Today’s emergency interest rate cut could aid a slowing U.S. economy facing a significant threat from the coronavirus outbreak, according to Comerica Inc. economists.
The Federal Reserve Open Market Committee reduced the federal funds rate by a half percentage point, the largest decrease since the 2008 financial crisis.
In an economic alert following the Fed’s surprise announcement, Comerica economists wrote that the rate cut “comes as the U.S. government and the U.S. economy adapts to the threat of the coronavirus” that is sure to cause greater economic disruption and spurt further reductions.
“It is important to note that there is nothing the Fed can do to change the trajectory of the global coronavirus outbreak. It cannot alter the disruption to global supply chains and the demand destruction due to the temporary cessation of business production and personal travel.
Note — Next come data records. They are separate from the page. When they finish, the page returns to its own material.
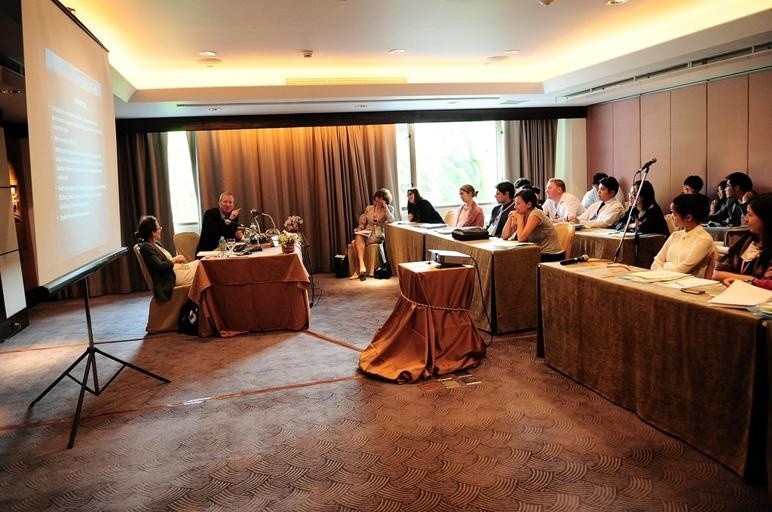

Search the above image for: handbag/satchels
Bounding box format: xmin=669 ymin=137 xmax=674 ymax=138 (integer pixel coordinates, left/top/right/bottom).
xmin=375 ymin=262 xmax=391 ymax=279
xmin=178 ymin=300 xmax=199 ymax=334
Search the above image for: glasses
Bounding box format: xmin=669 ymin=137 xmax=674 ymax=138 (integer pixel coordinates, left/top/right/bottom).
xmin=628 ymin=193 xmax=636 ymax=198
xmin=156 ymin=227 xmax=163 ymax=230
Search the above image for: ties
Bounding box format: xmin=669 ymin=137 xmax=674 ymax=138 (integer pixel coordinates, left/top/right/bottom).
xmin=597 ymin=202 xmax=605 ymax=215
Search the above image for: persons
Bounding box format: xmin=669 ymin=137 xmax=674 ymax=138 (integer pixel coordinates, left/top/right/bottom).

However, the Fed can ‘foam the runway’ and do what it can to support and encourage economic activity in the U.S. and foster a quick recovery from the dampening impact of the coronavirus outbreak,” Comerica economists wrote. “We believe that there is significant downside risk to the U.S economy from the global coronavirus outbreak. We expect the U.S. economy to slow meaningfully through the first half of 2020. Therefore, the Federal Reserve may decide to cut the fed funds rate further in the months ahead.”
In announcing the interest rate cut this morning, the FOMC noted that the “fundamentals of the U.S. economy remain strong. However, the coronavirus poses evolving risks to economic activity.”
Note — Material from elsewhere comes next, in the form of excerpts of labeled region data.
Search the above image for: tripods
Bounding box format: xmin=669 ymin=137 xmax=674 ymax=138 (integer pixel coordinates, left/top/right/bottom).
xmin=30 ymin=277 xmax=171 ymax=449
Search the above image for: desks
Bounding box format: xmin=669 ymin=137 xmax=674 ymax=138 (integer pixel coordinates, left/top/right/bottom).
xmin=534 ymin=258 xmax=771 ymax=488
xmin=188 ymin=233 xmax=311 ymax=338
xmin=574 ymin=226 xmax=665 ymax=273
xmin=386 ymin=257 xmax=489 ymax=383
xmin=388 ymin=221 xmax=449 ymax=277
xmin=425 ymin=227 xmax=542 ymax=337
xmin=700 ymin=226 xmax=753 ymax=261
“The Committee is closely monitoring developments and their implications for the economic outlook and will use its tools and act as appropriate to support the economy,” the FOMC statement said.
Prior to today’s decision, PNC Bank noted in a global economic briefing issued Monday that the U.S. economy “is about to experience headwinds to tourism and travel that, even if not as severe as China’s, will nevertheless be painful near-term.” When combined with the drag on the economy from problems at aerospace giant The Boeing Co., PNC said that U.S. real GDP growth “will slow noticeably in the first half of 2020” from the effects of the coronavirus.
PNC estimates the risk of a U.S. recession at one-in-three, up from a 20 percent chance prior to the coronavirus update. If the outbreak becomes a “bigger hit” to the U.S. economy, PNC expects further rate cuts.
In an economic commentary this after, PNC chief economist Gus Faucher said that he expects the FOMC to hold rates at the present levels when it meets in two weeks, and that there was a 66 percent probability” of a 0.25-point rate cut at the April 29 meeting.
In Michigan, an updated outlook for the state’s economy issued last week by the University of Michigan assumed that the coronavirus would have “only a limited impact on Michigan's economy, but the virus is a major downside risk to our forecast.”
The University of Michigan predicted job growth “to tick back up over the next two years after a disappointing 2019,” to 30,700 additional jobs in 2020 and 28,900 in 2021.
“Although that may not sound like a substantial improvement from the 24,400 job gains in 2019, Michigan actually lost payroll jobs over the final three quarters of last year,” University of Michigan economists wrote in the Feb. 28 outlook.